A super comet, considered the largest comet ever discovered, is hurtling towards Earth, and astronomers see it as an opportunity to understand more about the solar system.
The Bernardinelli-Bernstein comet, named after University of Pennsylvania astronomers Pedro Bernardinelli and Gary Bernstein, was detected seven years ago. According to The Sun, it is estimated to be up to 100 miles wide, or nearly 12 times the size of Mount Everest.
In a paper submitted to The Astrophysical Journal Letters last month for publication, the two astronomers called it “the nearly spherical cow of comets.” It is so large that the pair mistook it for a dwarf planet before seeing its glowing tail.
Bernardinelli and Bernstein forecast the comet will arrive in the inner solar system in 2031 when it swings between Uranus and Saturn. However, it is not expected to threaten Earth.

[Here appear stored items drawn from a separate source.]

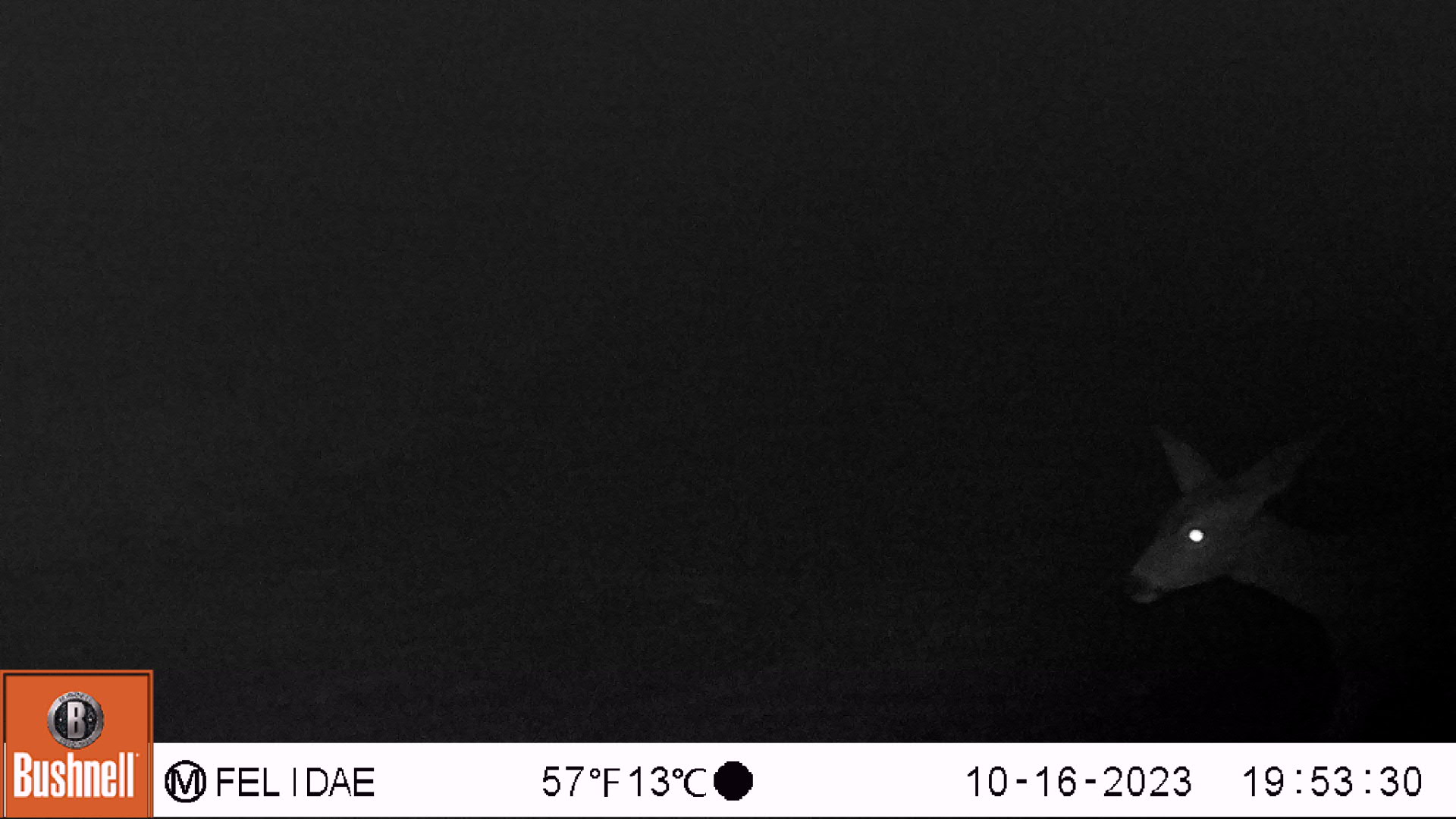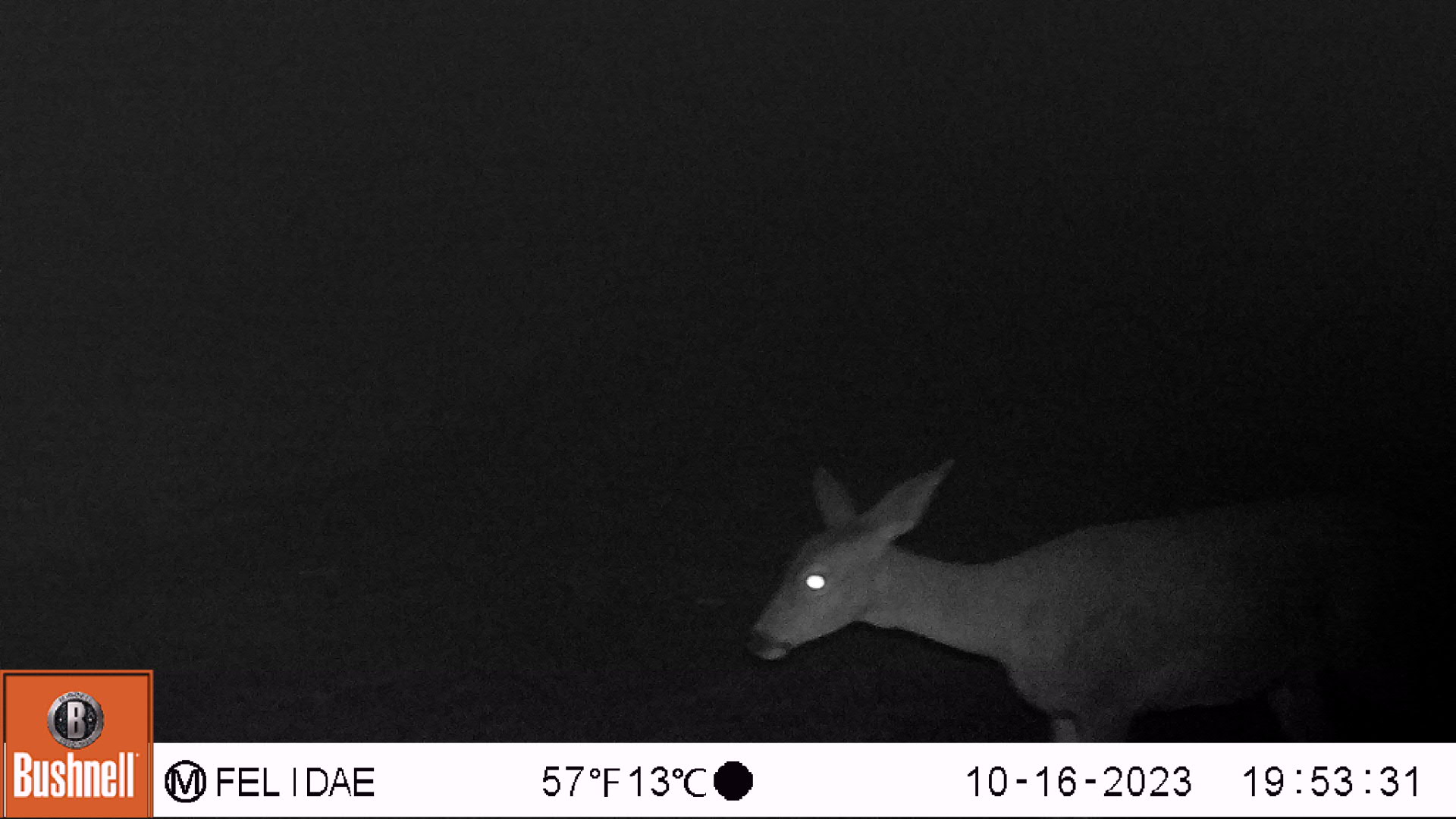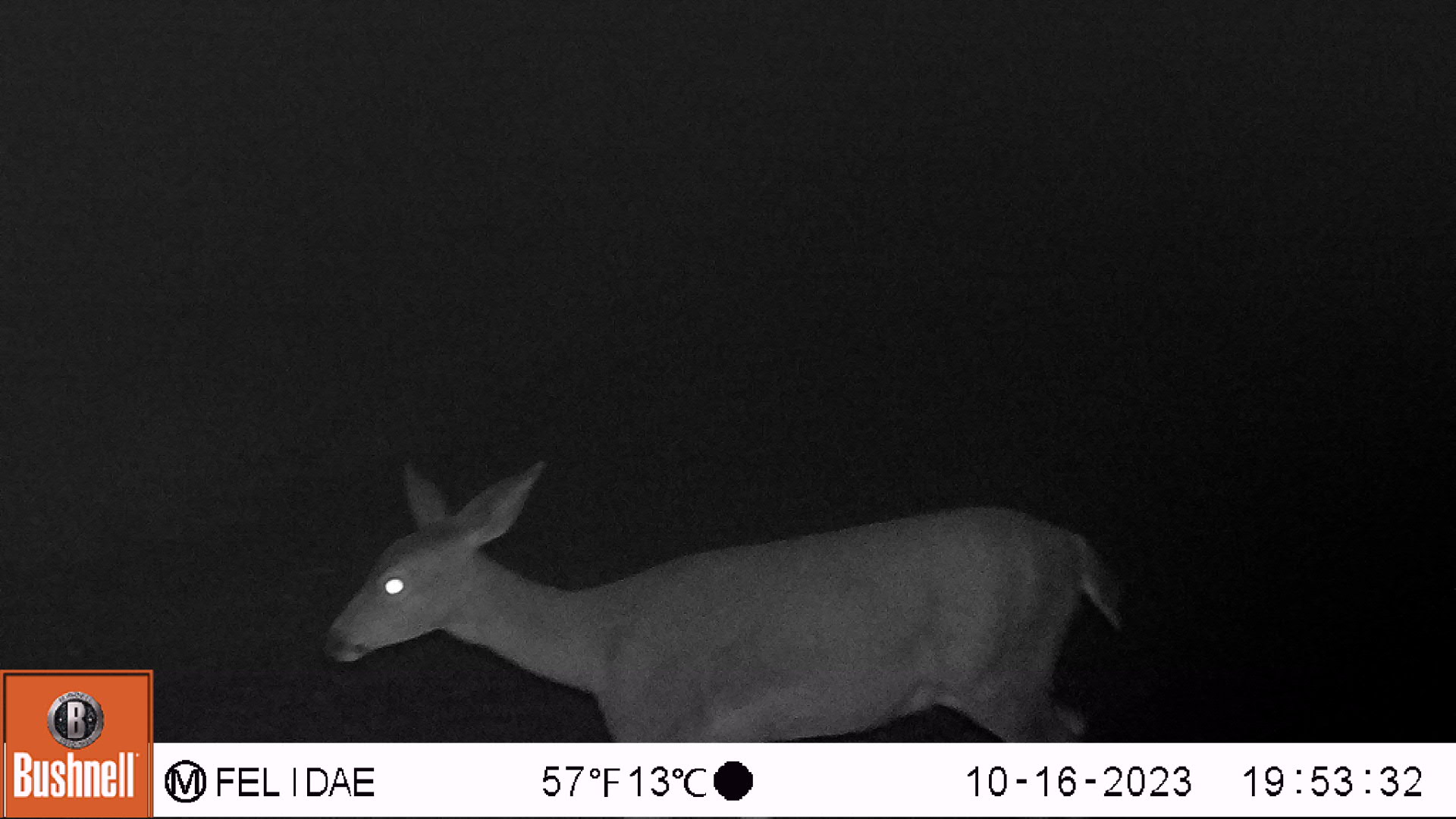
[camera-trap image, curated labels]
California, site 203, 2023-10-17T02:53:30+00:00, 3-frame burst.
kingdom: Animalia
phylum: Chordata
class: Mammalia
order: Artiodactyla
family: Cervidae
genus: Odocoileus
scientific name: Odocoileus hemionus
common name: mule deer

The impressive comet is currently 29 astronomical units away from the Earth or about 29 times the distance between the Earth and the Sun.
According to Amy Mainzer, an astronomer and comet expert at the University of Arizona, the comet offers a very rare and unique prize for any scientist trying to piece together the solar system’s history.

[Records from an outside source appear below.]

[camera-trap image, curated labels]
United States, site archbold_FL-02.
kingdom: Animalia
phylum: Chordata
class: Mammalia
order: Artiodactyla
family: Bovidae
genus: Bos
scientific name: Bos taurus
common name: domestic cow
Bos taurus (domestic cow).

“In essence, it’s a time machine,” Mainzer told The Daily Beast.
Bernardinelli also told the Daily Beast that the mega comet might provide unprecedented information about how the Earth and its multitudinous lives were born and evolved.
“The story told by the comet would tell us of what existed in the solar system billions of years ago,” the astronomer said. “We can use that to understand the things we see today elsewhere in the solar system.”
This comet is unique because its chemistry has not been altered substantially since its formation due to its size and distance from the Sun.
“It’s pristine. Not a lot has happened to this object since its formation in the early days of the solar system,” Bernardinelli said.
“We can think of it as a window into the past,” he added.